## GOAL
Reproduce the material below word for word, leaving out the pictures.

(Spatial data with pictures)
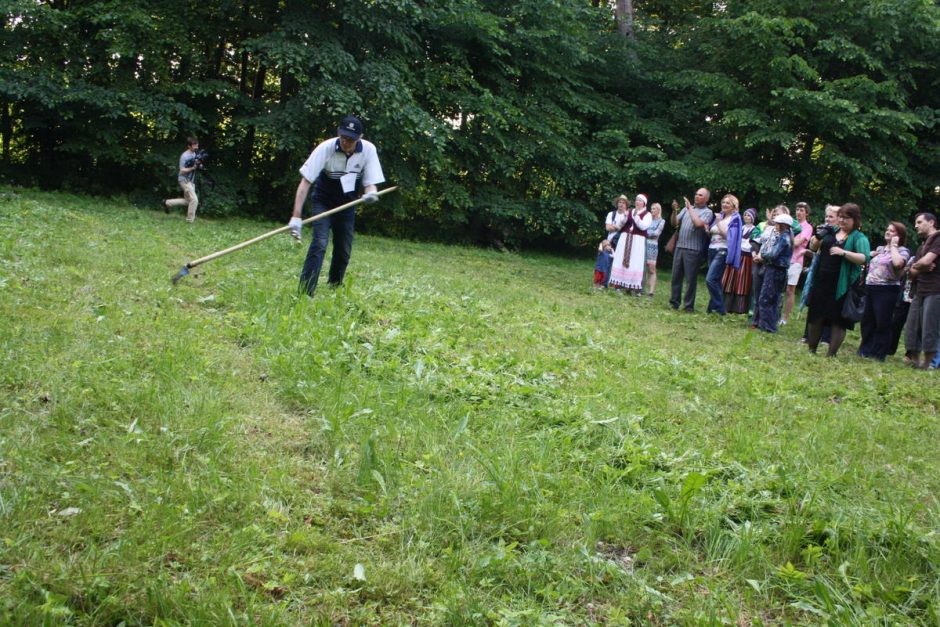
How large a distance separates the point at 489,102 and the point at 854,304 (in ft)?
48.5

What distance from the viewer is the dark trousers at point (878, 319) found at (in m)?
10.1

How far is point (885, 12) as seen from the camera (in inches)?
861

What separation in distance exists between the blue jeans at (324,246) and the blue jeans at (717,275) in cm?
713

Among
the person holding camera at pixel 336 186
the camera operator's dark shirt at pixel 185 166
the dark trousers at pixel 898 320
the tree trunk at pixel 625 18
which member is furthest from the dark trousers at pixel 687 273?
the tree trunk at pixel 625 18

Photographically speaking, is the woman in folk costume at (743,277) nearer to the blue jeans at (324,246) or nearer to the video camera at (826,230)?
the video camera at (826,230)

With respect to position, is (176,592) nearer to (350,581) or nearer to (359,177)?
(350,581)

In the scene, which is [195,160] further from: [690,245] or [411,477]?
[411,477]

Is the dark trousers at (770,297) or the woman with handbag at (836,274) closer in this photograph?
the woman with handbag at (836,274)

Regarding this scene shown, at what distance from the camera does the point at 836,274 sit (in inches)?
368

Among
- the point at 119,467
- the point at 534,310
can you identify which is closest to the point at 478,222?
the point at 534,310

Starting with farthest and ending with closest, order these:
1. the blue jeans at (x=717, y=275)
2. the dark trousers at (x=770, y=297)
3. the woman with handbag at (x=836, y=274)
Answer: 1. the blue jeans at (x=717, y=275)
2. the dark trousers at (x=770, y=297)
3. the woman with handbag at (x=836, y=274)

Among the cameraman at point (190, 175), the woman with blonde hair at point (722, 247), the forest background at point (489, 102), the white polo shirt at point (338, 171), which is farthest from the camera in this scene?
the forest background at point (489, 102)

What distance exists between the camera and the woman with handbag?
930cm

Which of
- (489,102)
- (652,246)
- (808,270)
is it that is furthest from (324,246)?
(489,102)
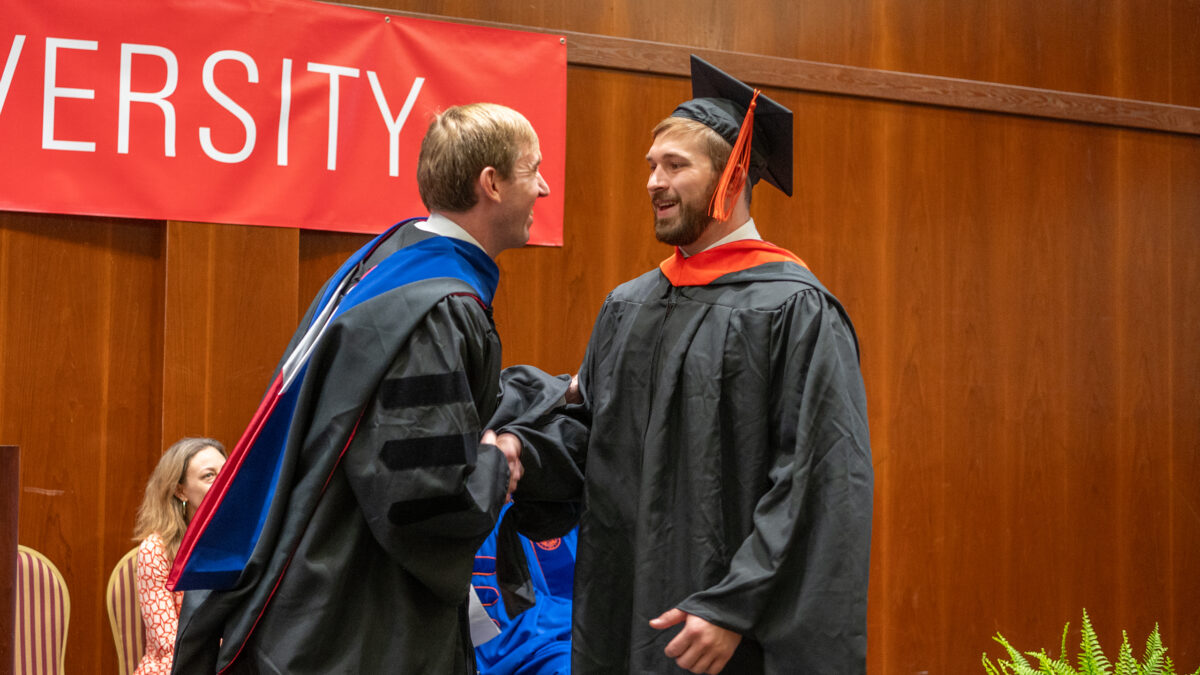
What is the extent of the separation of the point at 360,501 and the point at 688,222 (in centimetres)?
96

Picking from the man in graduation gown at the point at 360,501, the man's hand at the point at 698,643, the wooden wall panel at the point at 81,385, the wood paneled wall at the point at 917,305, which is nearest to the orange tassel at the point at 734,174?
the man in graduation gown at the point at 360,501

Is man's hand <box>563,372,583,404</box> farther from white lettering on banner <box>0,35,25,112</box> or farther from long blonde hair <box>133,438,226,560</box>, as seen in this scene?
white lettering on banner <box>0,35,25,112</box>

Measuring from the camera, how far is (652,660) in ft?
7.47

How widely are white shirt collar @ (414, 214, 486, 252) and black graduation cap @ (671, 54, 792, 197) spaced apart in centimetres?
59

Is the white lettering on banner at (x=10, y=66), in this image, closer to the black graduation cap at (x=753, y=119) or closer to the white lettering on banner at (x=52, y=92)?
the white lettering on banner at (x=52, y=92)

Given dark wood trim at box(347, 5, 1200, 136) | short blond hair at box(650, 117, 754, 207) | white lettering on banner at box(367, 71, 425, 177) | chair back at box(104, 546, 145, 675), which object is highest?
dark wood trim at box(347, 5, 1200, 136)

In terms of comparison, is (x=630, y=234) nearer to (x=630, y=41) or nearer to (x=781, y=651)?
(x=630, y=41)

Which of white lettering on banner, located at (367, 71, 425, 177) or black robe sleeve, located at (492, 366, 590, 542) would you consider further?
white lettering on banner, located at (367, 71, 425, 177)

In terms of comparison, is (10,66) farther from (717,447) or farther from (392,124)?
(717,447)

## ANSWER TO THE TASK
How large a distance separates the point at 489,102 and the point at 854,304 (in ft)?
48.5

What distance from the viewer is the dark trousers at point (878, 319) found at (in m)?
10.1

How far is point (885, 12) as seen from the camera (in inches)?
861

What separation in distance exists between the blue jeans at (324,246) and the blue jeans at (717,275) in cm?
713

Among
the person holding camera at pixel 336 186
the camera operator's dark shirt at pixel 185 166
the dark trousers at pixel 898 320
the tree trunk at pixel 625 18
which member is furthest from the dark trousers at pixel 687 273?
the tree trunk at pixel 625 18

Photographically speaking, is the woman in folk costume at (743,277) nearer to the blue jeans at (324,246) or nearer to the video camera at (826,230)?
the video camera at (826,230)

With respect to position, is (176,592) nearer to (350,581) or nearer to (359,177)?
(350,581)

In the scene, which is [195,160] further from: [690,245] or [411,477]?
[411,477]

Is the dark trousers at (770,297) or the woman with handbag at (836,274) closer in this photograph?
the woman with handbag at (836,274)

Regarding this scene shown, at what distance from the camera does the point at 836,274 sit (in inches)?
368

Among
- the point at 119,467
- the point at 534,310
can you identify which is closest to the point at 478,222?
the point at 534,310

Starting with farthest and ending with closest, order these:
1. the blue jeans at (x=717, y=275)
2. the dark trousers at (x=770, y=297)
3. the woman with handbag at (x=836, y=274)
Answer: 1. the blue jeans at (x=717, y=275)
2. the dark trousers at (x=770, y=297)
3. the woman with handbag at (x=836, y=274)

Among the cameraman at point (190, 175), the woman with blonde hair at point (722, 247), the forest background at point (489, 102), the white polo shirt at point (338, 171), which is farthest from the camera in this scene?
the forest background at point (489, 102)

What distance exists between the camera and the woman with handbag?
930cm

Which of
- (489,102)
- (652,246)
- (808,270)
is it that is furthest from (324,246)?
(489,102)
What is the extent of the separation of the point at 360,501 and the point at 688,222 (in centimetres)?
96

Picking from the man in graduation gown at the point at 360,501, the man's hand at the point at 698,643, the wooden wall panel at the point at 81,385, the wood paneled wall at the point at 917,305, which is nearest to the orange tassel at the point at 734,174?
the man in graduation gown at the point at 360,501

Is man's hand <box>563,372,583,404</box> farther from white lettering on banner <box>0,35,25,112</box> or farther from long blonde hair <box>133,438,226,560</box>, as seen in this scene?
white lettering on banner <box>0,35,25,112</box>

Measuring from the camera, how far is (652,660) in ft?
7.47

How widely are white shirt collar @ (414, 214, 486, 252) and black graduation cap @ (671, 54, 792, 197) spaced apart in centimetres?
59

Is the white lettering on banner at (x=10, y=66), in this image, closer to the black graduation cap at (x=753, y=119) or closer to the white lettering on banner at (x=52, y=92)?
the white lettering on banner at (x=52, y=92)

Given dark wood trim at box(347, 5, 1200, 136) | short blond hair at box(650, 117, 754, 207) | white lettering on banner at box(367, 71, 425, 177) | chair back at box(104, 546, 145, 675), which object is highest?
dark wood trim at box(347, 5, 1200, 136)

In terms of comparison, is (x=630, y=234) nearer to (x=630, y=41) or nearer to (x=781, y=651)?
(x=630, y=41)

Which of white lettering on banner, located at (367, 71, 425, 177) or black robe sleeve, located at (492, 366, 590, 542) would you consider further?
white lettering on banner, located at (367, 71, 425, 177)

In terms of comparison, is (10,66) farther from (717,447) or farther from (392,124)?
(717,447)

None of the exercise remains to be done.